When Kristia van Heerden posed her questions on Twitter in response to the Afrikaans quiz debacle, her post immediately blew up, and here’s why:
Questions to confirm Saffer identity:
- How many tomatoes are in an All Gold tomato sauce bottle?
- What are Zoo cookies?
- Who remembers Melrose? (Oh boy!)
- What is load shedding?
- What does SBWL mean?
- Where can’t you touch someone:
1) their jacket
2) their bum
3) their studio
The post gained more than 180 retweets and 860 likes and counting.
But it’s the responses to her tweet that got the most laughs. Many asked their own series of questions while others wanted to know what SBWL meant.

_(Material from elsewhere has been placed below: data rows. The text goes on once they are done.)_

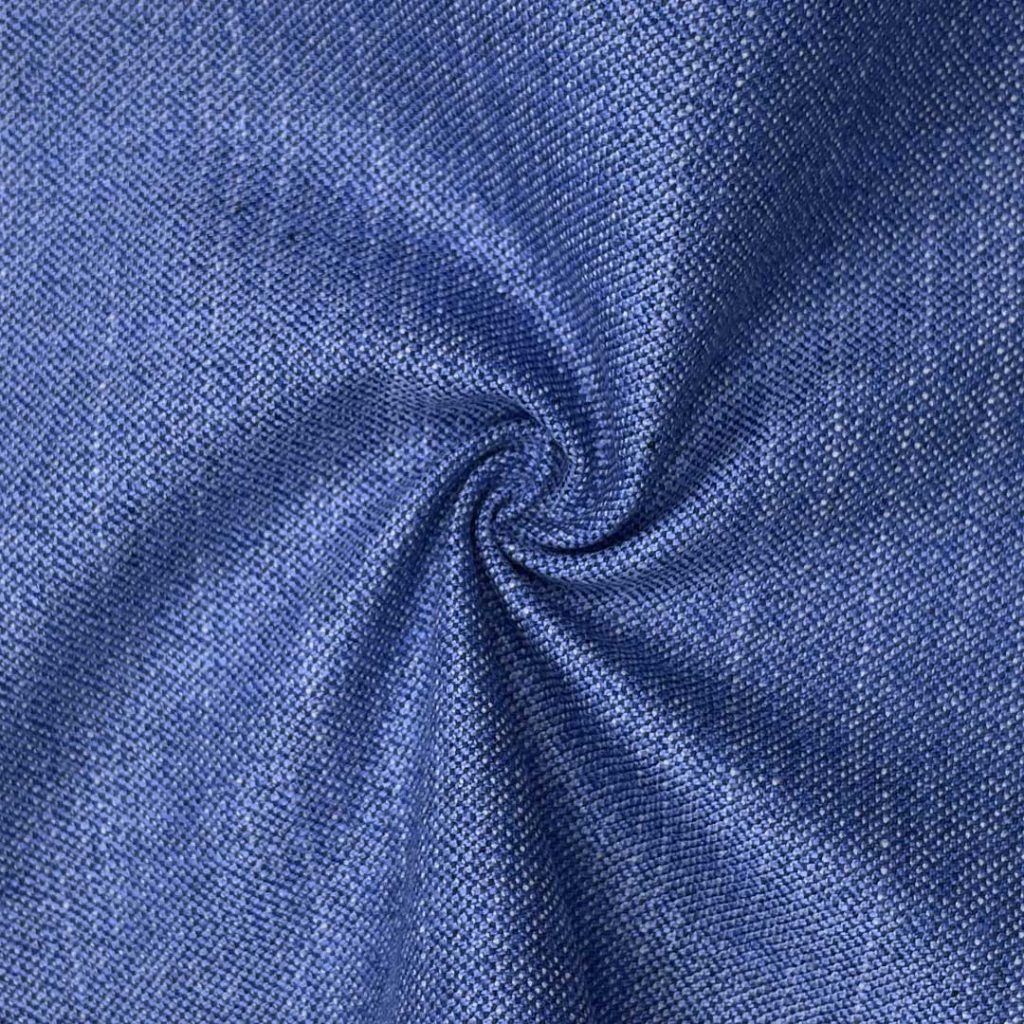 400g/m (7.9oz) 60% Polyester 40% Viscose Suit Crisp Hand Feel Fine Fabric Blazer 31505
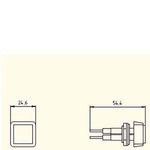 Купить 3RV1903-5C (3RV19035C, 3RV19O3-5C, 3RV19O35C) ИНДИКАТОРНАЯ ЛАМПА С ЛАМПОЙ НАКАЛИВАНИЯ AC/DC 220.240 V, С ЦВЕТНЫМИ ЛИНЗАМИ :КРАСНАЯ, ЗЕЛЕНАЯ, ПРОЗРАЧНАЯ ДЛЯ 3RV19 КОРПУСОВ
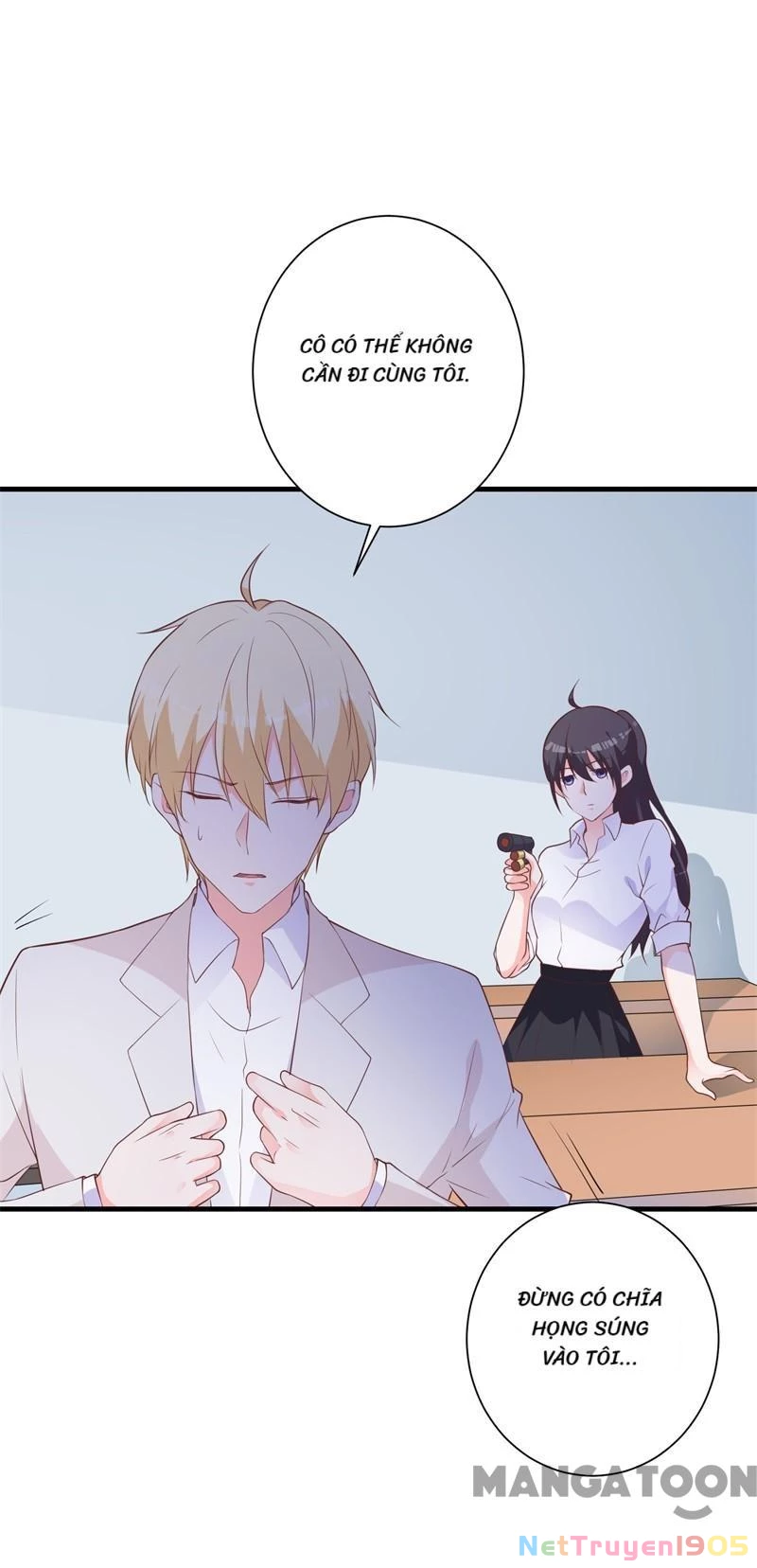 Bạn Gái Scandal Của Quý Thiếu Chapter 37 - 14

To answer the question, @113Ziba, explained: “In Xhosa tall: Andisabaweli. Twitter slang: SBWL. It only means craving for something!”
Check out the funniest responses below:
I was just reminded of 36shhhh 😂😂😂— Naledi (@nalspu) June 6, 2022
Our 5 year old always says in astonishment “but you said now!” after I said now-now or “just now”😂😂😂— LerumoSpear (@LerumoSpear) June 7, 2022
😂 Ah damn you beat me to it— Thariax Andre (@Thariax) June 6, 2022
Like a boarding pass.— Madeleen Botha (@MadeleenBotha01) June 6, 2022
And of course if you’re old you have to know who the twofisted one is.— Patricia Smith (@PaddyMay) June 7, 2022
Surprisingly, there were those who admitted they’d fail Van Heerden’s test.
In the meantime, the Pan South African Language Board has labelled Ryanair’s actions as discrimination.
“Just when we thought things couldn’t be more bizarre in our international community, along comes Ryanair which a policy which clearly smacks of discrimination because in effect what it is doing is not only trampling on our South African constitutional democracy but also it is adverse and not congruent with our linguistic diversity,” Pan South African Language Board (PanSalb) chief executive officer Lance Craig Schultz told eNCA.